--- Passage to read Enclosed Below ---

# Disabling Win98 start-up items



## English Guy (Nov 18, 1999)

If you've got alot of programs that automatically start up when you boot your computer and can't figure out how to disable them, click START, RUN and type "msconfig".
Here you can uncheck start-up items you don't need.


----------



## joshmu (Aug 7, 1999)

NOTE: MSconfig was designed for troubleshooting. If you find a program there that you want to actualy disable permanently then remove it from the startup group in the start menu or remove it from the following key in the registry:
HKEY_LOCAL_MACHINE\Software\Microsoft\Windows\CurrentVersion\Run
(only edit the registry if you are comfortable doing so.)

------------------
Josh
[email protected]
*--------------------*
Suggestion Only, Not
Responsible for Damage
Caused by Following 
Suggestion.

--- End of Enclosed Passage to read ---

Task 1: Repeat word for word the stretch of the Win98 start-up thread from "# Disabling Win98" through "you don't need.".
Task 2: In the Win98 start-up thread, list in order each component of the registry key path that joshmu gives, separated by backslashes.
Task 3: Take the forum thread on disabling Win98 start-up items further, continuing after its final line.
The records are not needed for any of this work.

--- Source material Enclosed Below ---

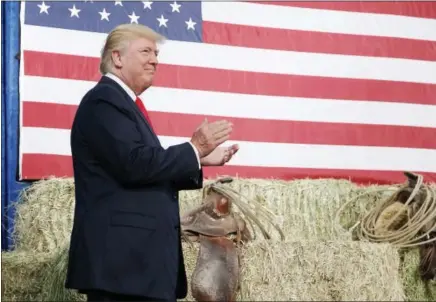  ?? EVAN VUCCI — THE ASSOCIATED PRESS ?? Republican presidenti­al candidate Donald Trump arrives at a campaign rally in Golden, Colo., on Saturday. Trump spent much of his time criticizin­g Democratic opponent Hillary Clinton over her renewed email scandal.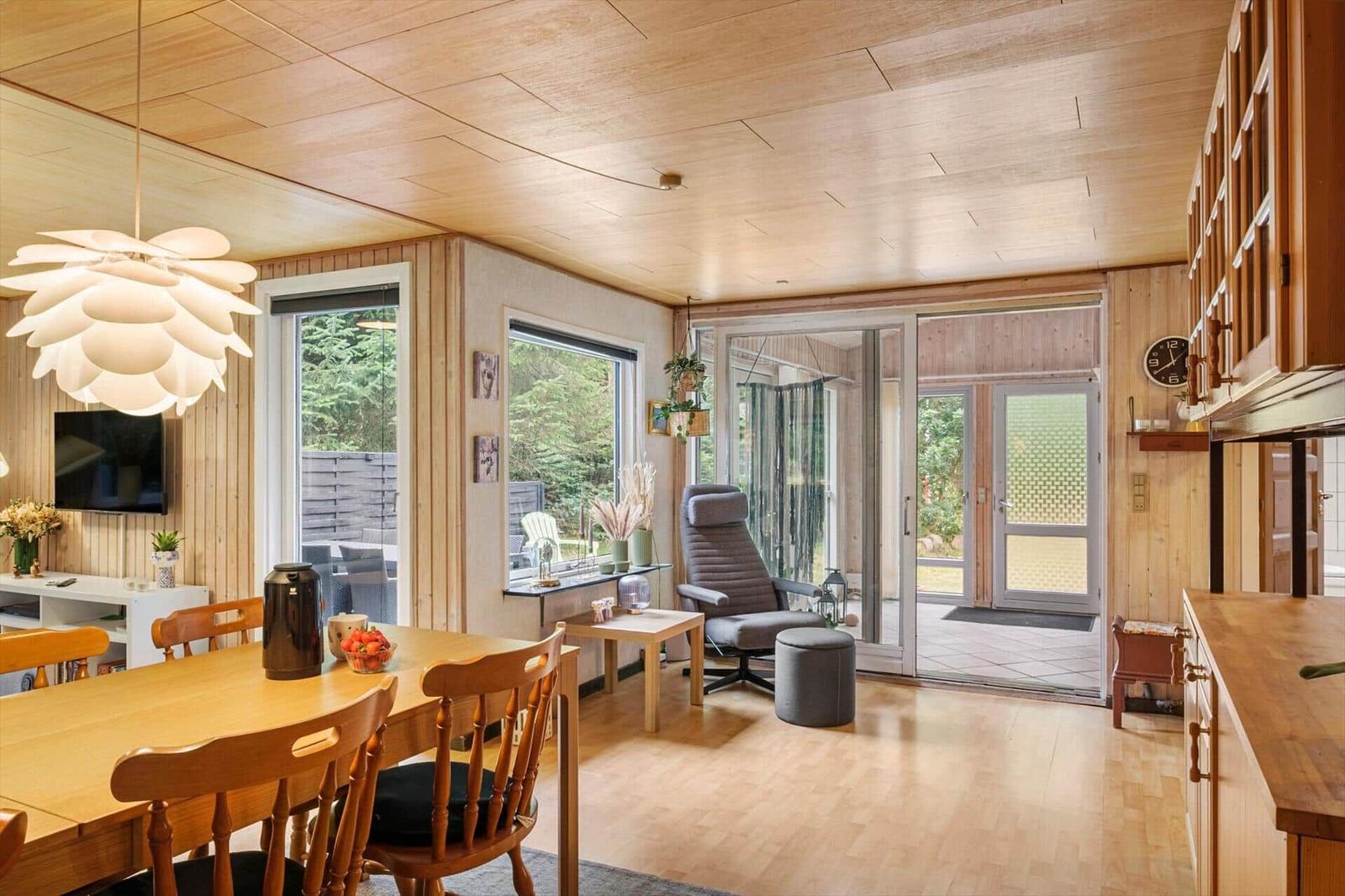 Open living dining area with wooden table, grey recliner and glass doors to a sunroom.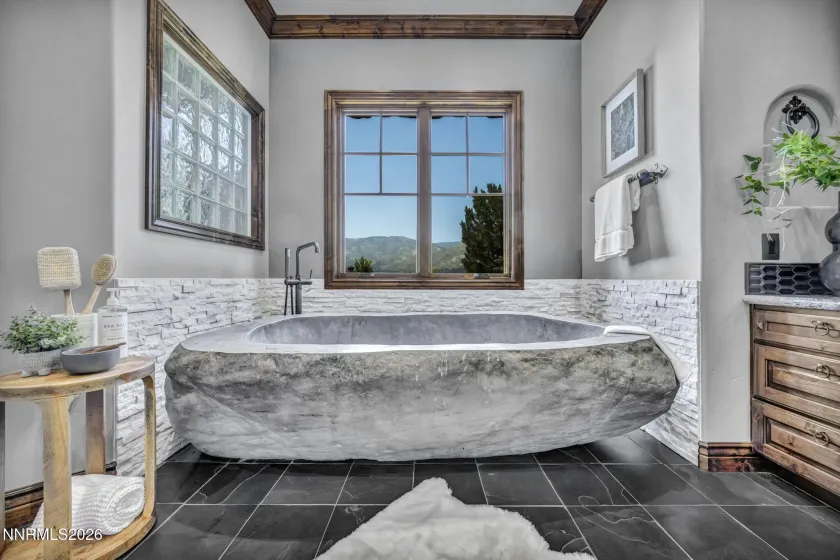 Soaking Natural Stone Bathtub In Primary Bathroom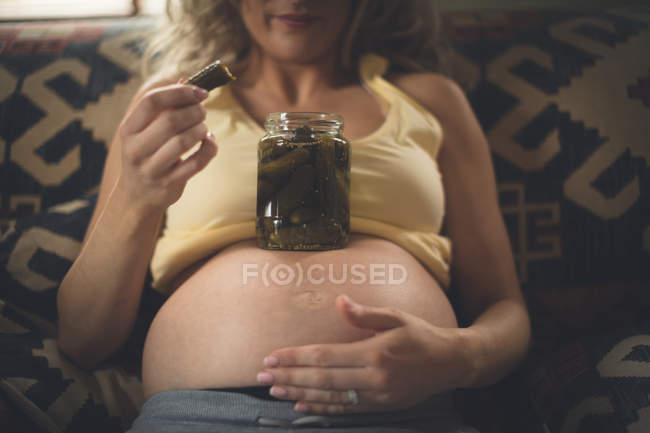 Беременная женщина с огурцом в гостиной дома — стоковое фото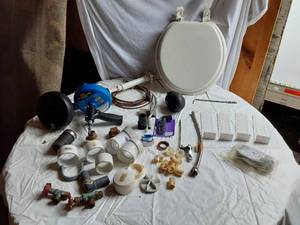 lot 277 image: Assorted Plumbing Supplies and Tools including Drill Powered Drain Auger, Toilet Seat, and Various Fittings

--- End of Enclosed Source material ---

Response area 1:
# Disabling Win98 start-up items



## English Guy (Nov 18, 1999)

If you've got alot of programs that automatically start up when you boot your computer and can't figure out how to disable them, click START, RUN and type "msconfig".
Here you can uncheck start-up items you don't need.

Response area 2:
HKEY_LOCAL_MACHINE
Software
Microsoft
Windows
CurrentVersion
Run

Response area 3:
----------



## Bryan (Jul 3, 1999)

Actually msconfig removes the key from your registry for you. You don't need to manually remove it.


----------



## LarryCore (Aug 26, 1999)

MSCONFIG moves the key to a backup location, it doesn't delete it.

I think that was what joshmu meant. And I agree - if you don't actually go in and delete it, everytime you run MSCONFIG it will still be in the list. Unchecked of course, but still there.

As he said though, ONLY if you are comfortable with the registry. It isn't a big deal to leave things in the list, just not as tidy as some might like.


----------



## Mulderator (Feb 20, 1999)

And did you know . . . ?

MSCONFIG can be used with Win95 as well. Even though it does not come with it, all you need to is copy the file MSConfig.exe from a Win98 to a Win95 machine. If you want help files, copy these:

Msconfig.chm
Msconfig.cnt
Msconfig.hlp

Or just do a search for MSCONFIG* on a Win98 computer and copy the files you find to a WIN95 machine.


----------



## ich (Aug 11, 1999)

Mulder, That should be a tip of it's own! MSConfig is one of the few things they managed to improve with W98. I'm going to copy that over to my W95 machine immediately.
KT

------------------
Every time you improve something to make it fool proof, along comes an improved fool.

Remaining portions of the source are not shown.